A Touch of Compassion: Massage Therapy and Alzheimer’s Disease
You believe in the benefits of massage therapy. Chances are you talk to your clients fairly regularly about how massage therapy can help with everything from pain relief to stress relief. With your skills, education and passion, you have the ability to reach a wide variety of people who will benefit from massage therapy.
Today, there’s a lot of opportunity out there for you to work with different client populations. And, as more and more research is done on the benefits of massage therapy, the opportunity you have will only grow. To make informed decisions about what working environments best fit your personal and professional goals, however, you need information.

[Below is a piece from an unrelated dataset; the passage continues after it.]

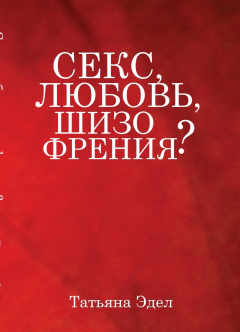 Книга Секс, любовь, шизофрения? на ReadRate.com книга Секс, любовь, шизофрения?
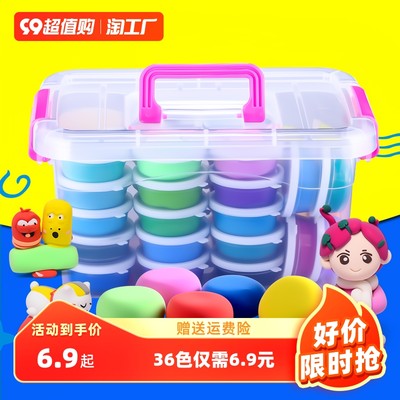 幼儿园网购新趋势 寓教于乐产品引领育儿时尚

In the following, you’ll find detailed information on what you can expect when working with clients with Alzheimer’s disease, as well as many residents in long-term care facilities with chronic care needs more generally.
Understanding The Need
The numbers. It’s no secret the population is aging and life expectancy is increasing. But some of the numbers regarding aging might surprise you. According to the Alzheimer’s Association, 5.3 million people currently have Alzheimer’s disease, and the disease is the seventh leading cause of death in adults. Particularly with the aging population, some estimates suggest that 16 million people will have Alzheimer’s by the year 2050. “It’s been said that in 25 years, the United States will have two kinds of people: those who have Alzheimer’s disease and those who are caring for someone with Alzheimer’s disease,” says Ann Catlin, founder of the Center for Compassionate Touch and an expert in the field of massage therapy in elder care and hospice.
For those massage therapists interested in working with this special demographic, that’s a lot of people who can benefit from your professional services.
“People with Alzheimer’s disease don’t lose the capacity for human emotion or recognition of a caring touch,” Catlin says. “What I’ve seen is that even a person in the very late, severe state of Alzheimer’s retains all these capacities.”
There are several benefits massage therapy offers people with Alzheimer’s disease, including increased body awareness and alertness, as well as a reduction in the feelings of confusion and anxiety. “You also build reassurance and trust,” says Catlin, “and help calm agitation.”
Massage therapy can also help ease the effects of isolation, loneliness and boredom while encouraging feelings of worthiness and well-being, Catlin believes.
Although Catlin believes that more research needs to be done, she does point to studies that indicate that the use of some forms of massage are effective in managing some of the challenging behavior exhibited by elders living with Alzheimer’s and other forms of dementia.
For example, a 2002 study by R. Remington on the effect calming music and hand massage had on agitated behavior in persons with dementia found that both calm music and hand massage reduced verbal agitation, and the benefit was sustained for up to one hour.
A 1995 study conducted by Snyder et. al. examined the effect a five-minute hand massage protocol had on care activities that were often associated with agitation behaviors. Both aggressive and non aggressive forms of agitation were studied. The hand massage took five minutes, and was performed in the morning and afternoon for 10 days. Results showed that hand massage decreased the frequency and intensity of agitated behavior during morning care routines, but not during evening care.